Selangkah Menuju Titik Balik Industri Pertekstilan

Pembalikan kinerja industri tekstil dan produk tekstil (TPT)—yang notabene sektor manufaktur terboncos selama pandemi—diharapkan terakselerasi pada kuartal IV/2021. Salah satu sentimen pendorongnya adalah beleid bea masuk tindak pengamanan (BMTP) garmen yang akan disahkan pada bulan ini.

Reni Lestari

2 Sep 2021 - 17.42
A-
A+
Selangkah Menuju Titik Balik Industri Pertekstilan

Pekerja perempuan memproduksi alat pelindung diri sebuah perusahaan garmen saat kunjungan Menteri Ketenagakerjaan Ida Fauziyah di Jakarta, Rabu (1/7/2020)./ANTARA FOTO-M Risyal Hidayat

Bisnis, JAKARTA — Setelah menjadi satu-satunya sektor manufaktur yang kinerjanya terkontraksi pada kuartal II/2021, industri tekstil dan produk tekstil mulai menemukan titik terang perbaikan sejalan dengan terurainya masalah kelangkaan kontainer.

Direktur Tekstil, Kulit, dan Alas Kaki Kementerian Perindustrian Elis Masitoh optimistis industri tektil dan produk tekstil (TPT) dapat membalikkan kinerja pada kuartal IV/2021.

Pada kuartal II/2021, performa sektor tekstil dan pakaian jadi minus 4,54% secara year on year (yoy), tetapi tumbuh 0,43% secara quarter to quarter (qtq).

"Proyeksi kinerja industri TPT sampai akhir tahun ini positif, karena untuk kuartal II/2021 secara qtq sudah positif.

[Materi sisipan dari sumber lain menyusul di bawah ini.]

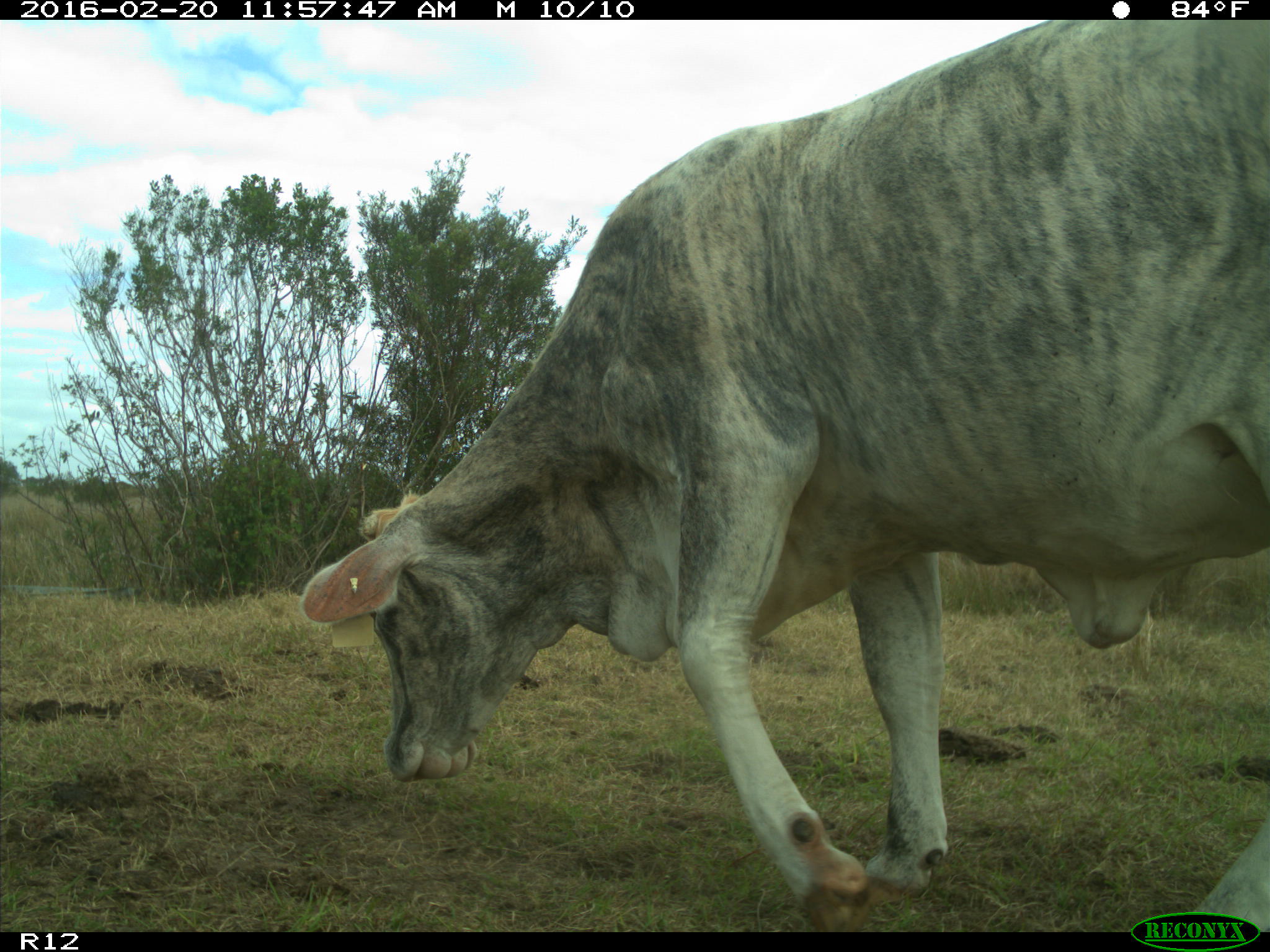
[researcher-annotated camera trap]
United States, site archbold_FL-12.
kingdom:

Kami berharap untuk yoy sampai akhir tahun ini juga bisa positif," katanya kepada Bisnis, Kamis (2/9/2021).

Salah satu faktor pendorong optimisme tersebut, kata Elis, adalah mulai terurainya sejumlah kendala yang selama ini mengganggu kinerja sektor TPT.

Isu kelangkaan kontainer dan mahalnya biaya pengapalan perlahan membaik meski belum sepenuhnya pulih.

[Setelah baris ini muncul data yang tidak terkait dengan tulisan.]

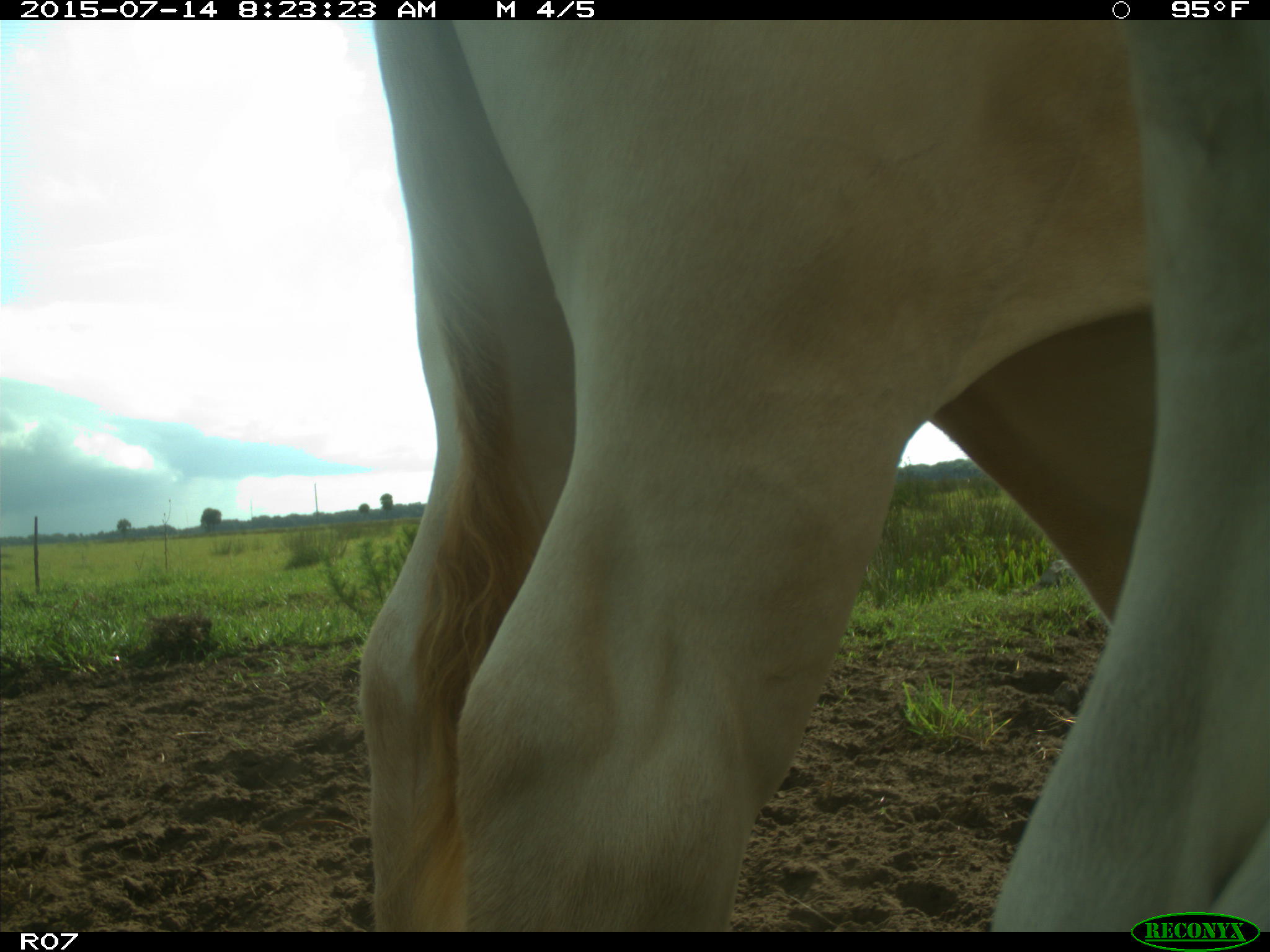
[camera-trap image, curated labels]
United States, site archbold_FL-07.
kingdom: Animalia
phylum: Chordata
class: Mammalia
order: Artiodactyla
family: Bovidae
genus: Bos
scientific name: Bos taurus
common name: domestic cow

Selain itu, lanjutnya, permintaan di dalam negeri juga dinilai akan terkerek pelonggaran Pemberlakuan Pembatasan Kegiatan Masyarakat (PPKM) karena pasar kain dan aktivitas pusat perbelanjaan sudah mulai dibuka.

"Serta rencana anak sekolah masuk sekolah juga telah dimulai juga [karena erat kaitannya dengan permintaan seragam sekolah]," lanjutnya.

Menurutnya, hal-hal tersebut akan memberikan dampak positif pada permintaan di industri TPT yang mulai beroperasi penuh.

"Beroperasi penuhnya industri TPT tetap dengan penerapan protokol kesehatan [prokes] yang ketat dan mengimplementasikan aplikasi PeduliLindungi," ujar Elis.  

SAFEGUARD GARMEN

Pada perkembangan lain, pembahasan pemberlakuan bea masuk tindak pengamanan (BMTP) atau safeguard terhadap produk garmen dikatakan hampir menuju tahapan finalisasi.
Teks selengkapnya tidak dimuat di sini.